■ **EXERCISE OBJECTIVE**
Determine how many lines of the data below contain "UMKM", then give only that number.

Items listed in a dataset:
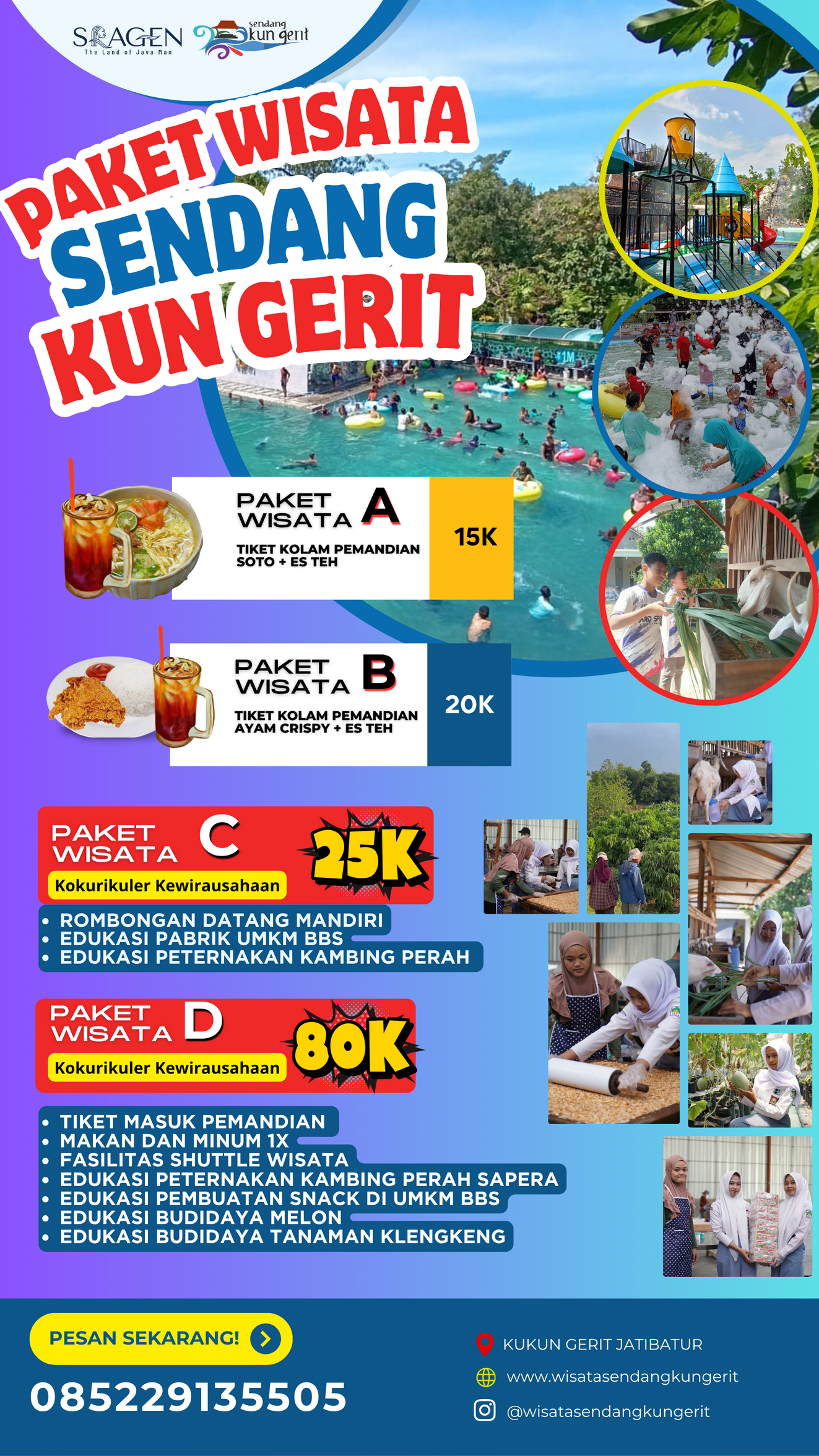 SRAGEN
The Land of Java Man

sendang kun gerit

PAKET WISATA
SENDANG
KUN GERIT

PAKET WISATA A
TIKET KOLAM PEMANDIAN
SOTO + ES TEH
15K

PAKET WISATA B
TIKET KOLAM PEMANDIAN
AYAM CRISPY + ES TEH
20K

PAKET WISATA C
Kokurikuler Kewirausahaan
25K

• ROMBONGAN DATANG MANDIRI
• EDUKASI PABRIK UMKM BBS
• EDUKASI PETERNAKAN KAMBING PERAH

PAKET WISATA D
Kokurikuler Kewirausahaan
80K

• TIKET MASUK PEMANDIAN
• MAKAN DAN MINUM 1X
• FASILITAS SHUTTLE WISATA
• EDUKASI PETERNAKAN KAMBING PERAH SAPERA
• EDUKASI PEMBUATAN SNACK DI UMKM BBS
• EDUKASI BUDIDAYA MELON
• EDUKASI BUDIDAYA TANAMAN KLENGKENG

PESAN SEKARANG!
085229135505

KUKUN GERIT JATIBATUR
www.wisatasendangkungerit
@wisatasendangkungerit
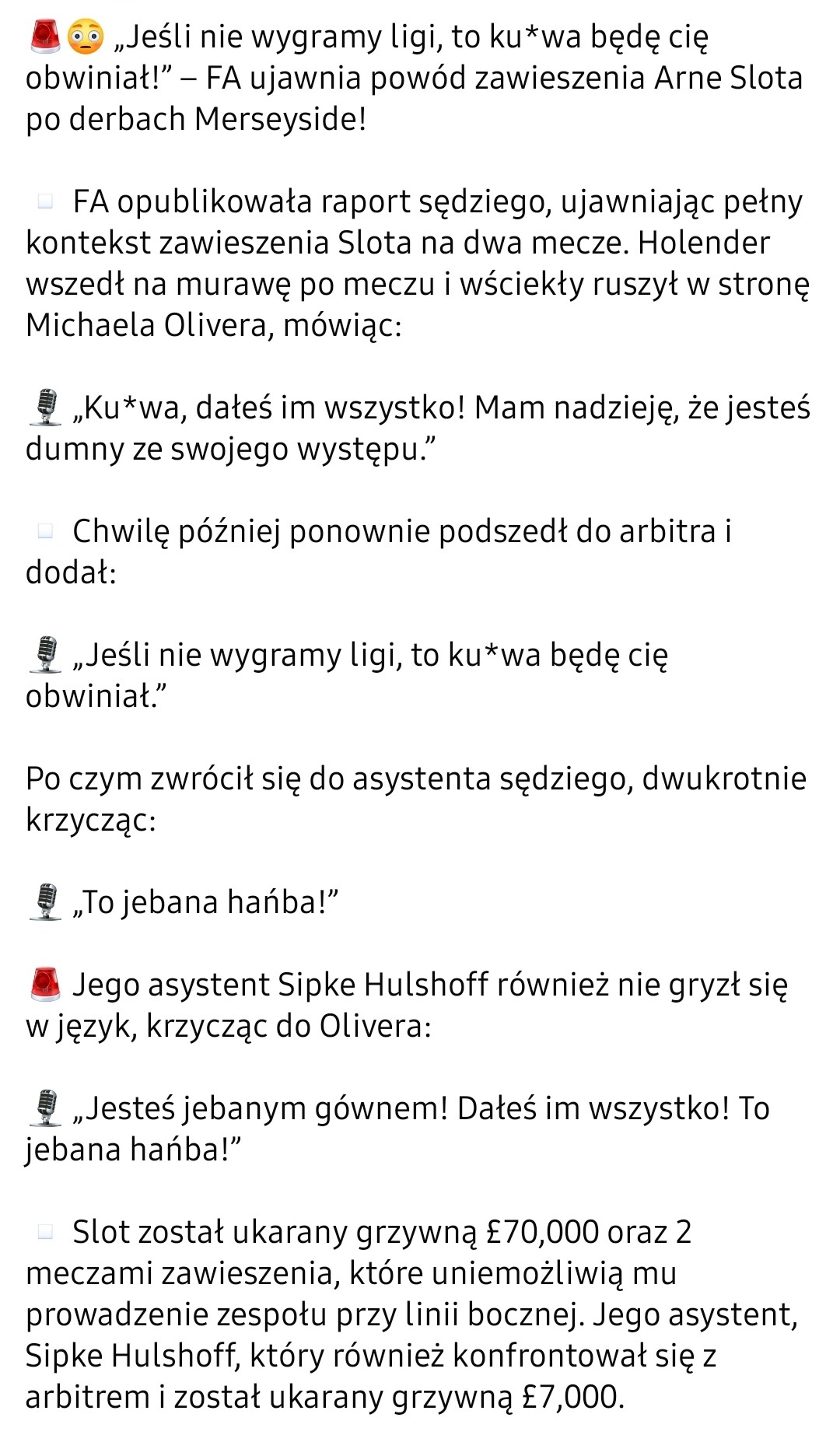 🚨😳 „Jeśli nie wygramy ligi, to ku*wa będę cię obwiniał!” – FA ujawnia powód zawieszenia Arne Slota po derbach Merseyside!

▫️ FA opublikowała raport sędziego, ujawniając pełny kontekst zawieszenia Slota na dwa mecze. Holender wszedł na murawę po meczu i wściekły ruszył w stronę Michaela Olivera, mówiąc:

🎙️ „Ku*wa, dałeś im wszystko! Mam nadzieję, że jesteś dumny ze swojego występu.”

▫️ Chwilę później ponownie podszedł do arbitra i dodał:

🎙️ „Jeśli nie wygramy ligi, to ku*wa będę cię obwiniał.”

Po czym zwrócił się do asystenta sędziego, dwukrotnie krzycząc:

🎙️ „To jebana hańba!”

🚨 Jego asystent Sipke Hulshoff również nie gryzł się w język, krzycząc do Olivera:

🎙️ „Jesteś jebanym gównem! Dałeś im wszystko! To jebana hańba!”

▫️ Slot został ukarany grzywną £70,000 oraz 2 meczami zawieszenia, które uniemożliwią mu prowadzenie zespołu przy linii bocznej. Jego asystent, Sipke Hulshoff, który również konfrontował się z arbitrem i został ukarany grzywną £7,000.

■ **RESULT OF THIS TASK**
2